How to complete this task: Quote only the span from the first line of the entries to the line containing "Assess Readiness", both ends kept. Leave every picture out.

Supplied data:
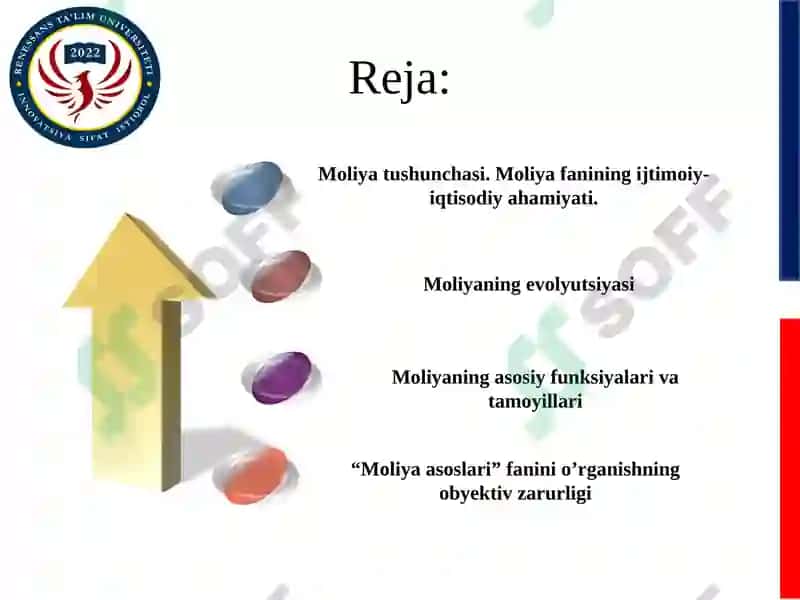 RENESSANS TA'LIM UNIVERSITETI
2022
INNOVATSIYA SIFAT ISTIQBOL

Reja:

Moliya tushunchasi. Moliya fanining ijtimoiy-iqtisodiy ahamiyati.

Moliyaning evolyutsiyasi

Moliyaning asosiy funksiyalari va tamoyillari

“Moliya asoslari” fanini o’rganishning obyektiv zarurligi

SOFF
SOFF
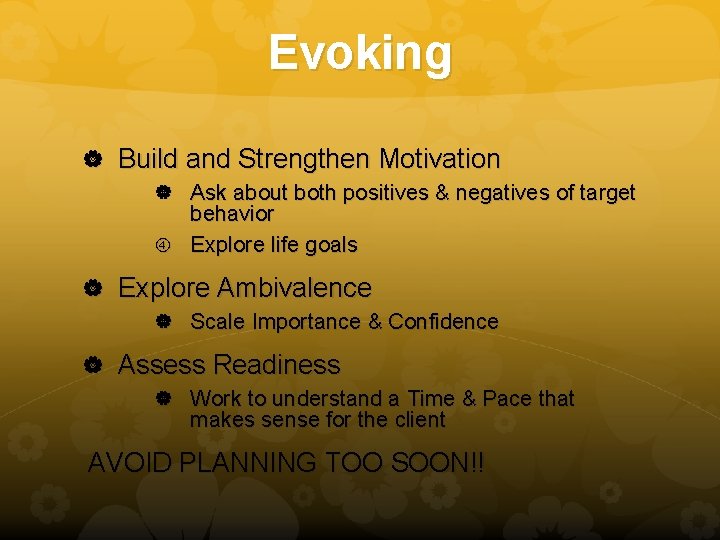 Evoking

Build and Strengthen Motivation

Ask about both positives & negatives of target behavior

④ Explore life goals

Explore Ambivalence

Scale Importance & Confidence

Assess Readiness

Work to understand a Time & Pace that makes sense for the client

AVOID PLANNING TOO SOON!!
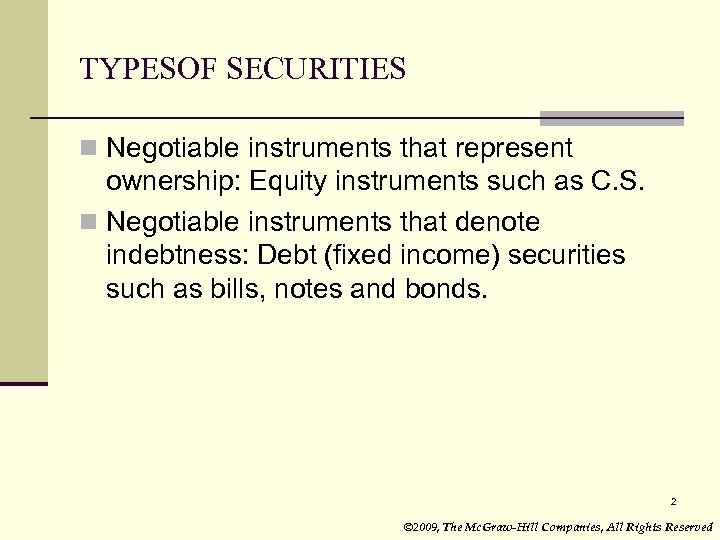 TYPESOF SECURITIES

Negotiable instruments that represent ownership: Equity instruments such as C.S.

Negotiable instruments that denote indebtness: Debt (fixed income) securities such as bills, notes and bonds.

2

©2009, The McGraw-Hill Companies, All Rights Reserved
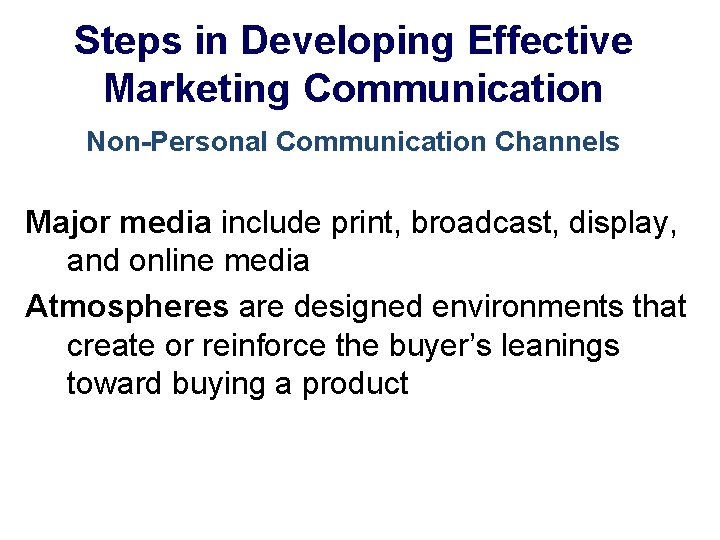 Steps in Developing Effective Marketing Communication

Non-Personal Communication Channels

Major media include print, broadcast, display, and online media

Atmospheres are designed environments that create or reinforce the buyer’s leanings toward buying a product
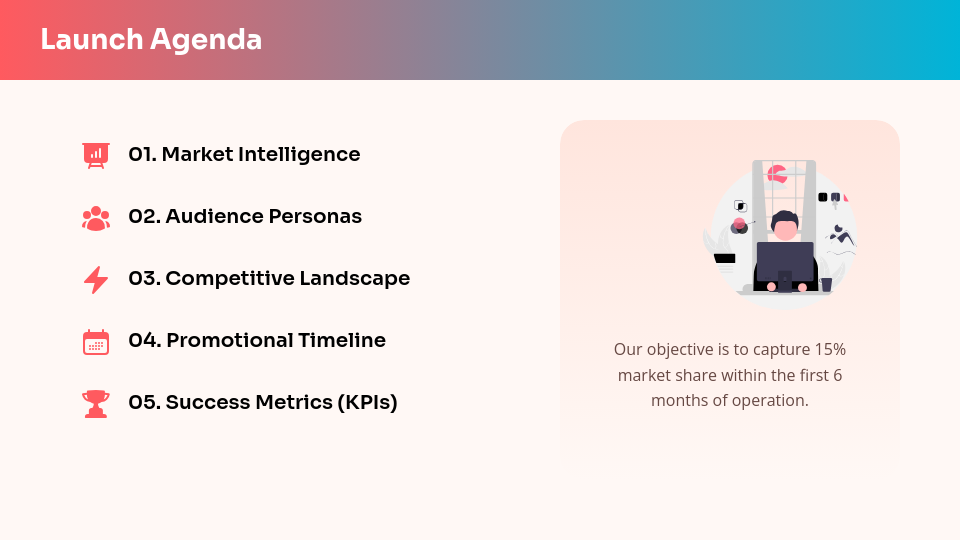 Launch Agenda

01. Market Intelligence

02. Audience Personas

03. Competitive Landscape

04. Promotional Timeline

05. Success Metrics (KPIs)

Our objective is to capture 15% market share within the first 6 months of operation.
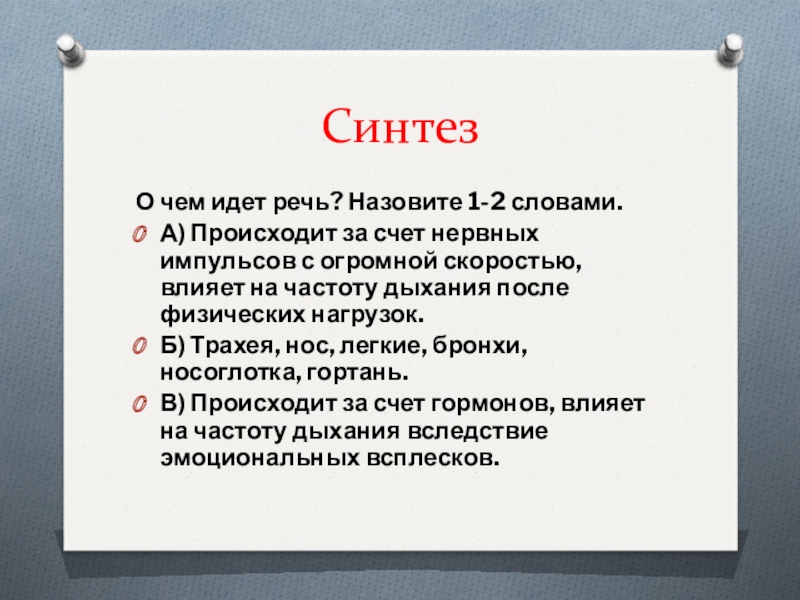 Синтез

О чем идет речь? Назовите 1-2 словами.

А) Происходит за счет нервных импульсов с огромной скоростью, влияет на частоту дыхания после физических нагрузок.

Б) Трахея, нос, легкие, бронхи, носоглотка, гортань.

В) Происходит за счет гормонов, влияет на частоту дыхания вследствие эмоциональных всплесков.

Written solution:
 RENESSANS TA'LIM UNIVERSITETI
2022
INNOVATSIYA SIFAT ISTIQBOL

Reja:

Moliya tushunchasi. Moliya fanining ijtimoiy-iqtisodiy ahamiyati.

Moliyaning evolyutsiyasi

Moliyaning asosiy funksiyalari va tamoyillari

“Moliya asoslari” fanini o’rganishning obyektiv zarurligi

SOFF
SOFF
 Evoking

Build and Strengthen Motivation

Ask about both positives & negatives of target behavior

④ Explore life goals

Explore Ambivalence

Scale Importance & Confidence

Assess Readiness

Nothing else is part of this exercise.